Moult de nos proverbes ne sont guère élogieux à l’égard de la femme. Pourquoi ? Doit-on comprendre qu’il s’agit simplement ici du langage d’une société phallocratique ? Ou doit-on admettre que vis-à-vis de la femme, la sagesse des anciens a souvent péché par insuffisance de connaissance ? Essayons d’analyser l’un de nos proverbes les plus connus, pour, non pas, en pénétrer le sens, mais chercher à découvrir les fondements qui ont peut-être présidé à son éclosion.

Nous allons mentionner ici, cet adage qui nous apprend " que l’esprit de la femme est courbé à l’image de ses seins " En clair cela veut dire que l’intelligence de la femme est semblable à ses seins qui se flétrissent, perdent vigueur et s’affaisse à mesure que le temps fait son œuvre. Autrement dit plus la femme s’avance en âge, plus elle devient " idiote " (excusez du peu).

Qu’est-ce qui a amené les anciens à s’exprimer de la sorte, à refuser de prendre en considération l’apport intellectuel de la femme frappée de vieillesse ? Pourquoi essentiellement en Afrique seul le vieillard qui meurt " est une bibliothèque qui brûle " selon la belle expression d’Amadou Hampathé Ba et que la vielle reste une radoteuse dont on ne doit point prendre en compte les paroles ?

A notre avis un début de réponse se trouve dans la genèse. A l’instant de créer la femme, les Ecritures saintes nous apprennent que Dieu fit endormir Adam, et préleva une de ses côtes, avec laquelle, il modela Eve, la mère de l’humanité. N’est-ce pas là l’essentielle source de l’erreur des anciens à reconnaître la force de la pensée de la femme, au soir de sa vie ? Il peut paraître évident que les anciens ont pris en considération la forme de la côte, c’est-à-dire sa courbure anatomique, pour asseoir leur réflexion.

En clair, puisque Dieu les créa d’une côte, Il nous signifie par là que tout chez elle procède de la courbure. S’il en était ainsi, le tort des anciens fut de s’arrêter à la forme et non à la fonctionnalité de la côte. Et d’emblée posons la question : à quoi servent les côtes ?
La physiologie nous apprend fort bien que les côtes ont pour rôle essentiel de protéger certains organes et l’on peut citer : le cœur, les poumons, la rate, le foie, les reins.

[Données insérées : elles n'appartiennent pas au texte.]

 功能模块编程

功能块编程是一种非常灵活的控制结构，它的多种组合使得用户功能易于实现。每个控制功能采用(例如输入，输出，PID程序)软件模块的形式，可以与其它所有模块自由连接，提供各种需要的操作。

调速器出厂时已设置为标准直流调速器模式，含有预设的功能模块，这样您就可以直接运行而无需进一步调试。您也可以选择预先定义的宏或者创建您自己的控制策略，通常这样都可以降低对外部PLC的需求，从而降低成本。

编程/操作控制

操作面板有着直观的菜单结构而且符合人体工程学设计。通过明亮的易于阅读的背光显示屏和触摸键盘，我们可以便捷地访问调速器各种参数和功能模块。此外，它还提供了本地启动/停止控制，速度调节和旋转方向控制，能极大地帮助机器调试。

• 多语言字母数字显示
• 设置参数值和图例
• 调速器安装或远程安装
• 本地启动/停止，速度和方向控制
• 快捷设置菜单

Or ces organes sont dits nobles, c’est-à-dire primordiaux aux fonctions vitales. Dès lors le choix du créateur de la côte dans l’avènement de la femme, devient plus qu’évident. Il s’agit de faire comprendre à l’univers que cette créature-ci est destinée gardienne des valeurs du monde, et par ce fait devient le prolongement de la Sublime Main dans son œuvre de création.

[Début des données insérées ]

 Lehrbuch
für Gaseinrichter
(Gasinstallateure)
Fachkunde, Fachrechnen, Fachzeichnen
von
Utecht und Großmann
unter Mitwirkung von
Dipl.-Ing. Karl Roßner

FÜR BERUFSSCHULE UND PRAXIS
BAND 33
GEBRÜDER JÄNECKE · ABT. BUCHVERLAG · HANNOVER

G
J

Déjà la femme est chargée de garder le fruit de la conception. Et par ce fait même, elle détient les clefs de tous les trésors de l’humanité, c’est par elle que la société s’épanouit ou disparaît. La force de son raisonnement se mesure à la prospérité de son alentour. Elle est le chemin par lequel tout élément atteint ses dimensions culminantes. " Derrière la réussite de tout homme il y a une femme " Mariama Ba dixit.

De la même façon si la pensée de la femme décline, c’est la société qui dépérit. Car n’ayant plus la capacité d’assumer les fonctions de gardienne des valeurs qui sont les siennes, elle laisse tout s’étioler, et ce pourrissement finit par atteindre le cœur, les poumons, les reins, le foie de l’humanité, et c’est la mort de tout. Une société ne meurt véritablement que lorsque la femme oublie son rôle crucial et se laisse aller à des dérives.

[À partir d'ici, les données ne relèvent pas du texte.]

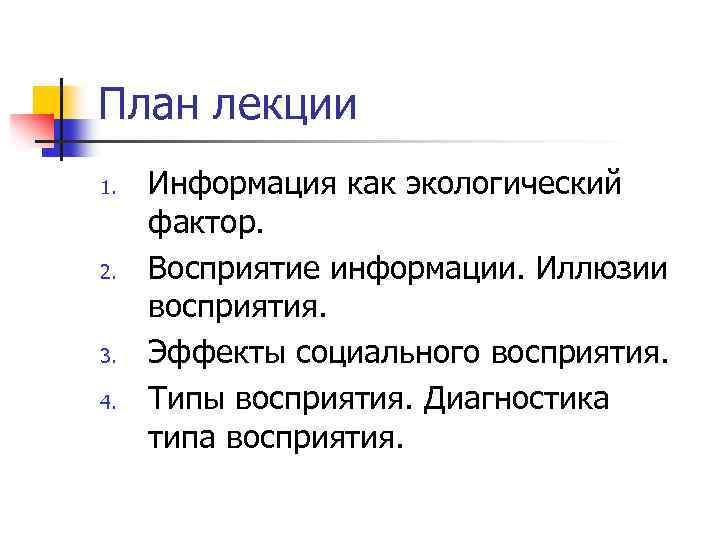 План лекции

1. Информация как экологический фактор.
2. Восприятие информации. Иллюзии восприятия.
3. Эффекты социального восприятия.
4. Типы восприятия. Диагностика типа восприятия.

Aussi, est-il important que dans ces temps de consommation à outrance où de plus en plus la femme est ravalée à un vil objet de plaisir, que la compagne de toujours de l’homme ne perde point ses repères. Et tant que sa pensée restera éclatante même sous la pression des âges, la femme est assurée de participer à l’émergence d’une société forte de vitalité où toutes les valeurs sont jalousement sauvegardées. Sous son éclat de rire, la beauté de ses traits et la générosité de son cœur, les fils d’Adam, ses propres enfants prendront leur envol assuré vers un destin meilleur.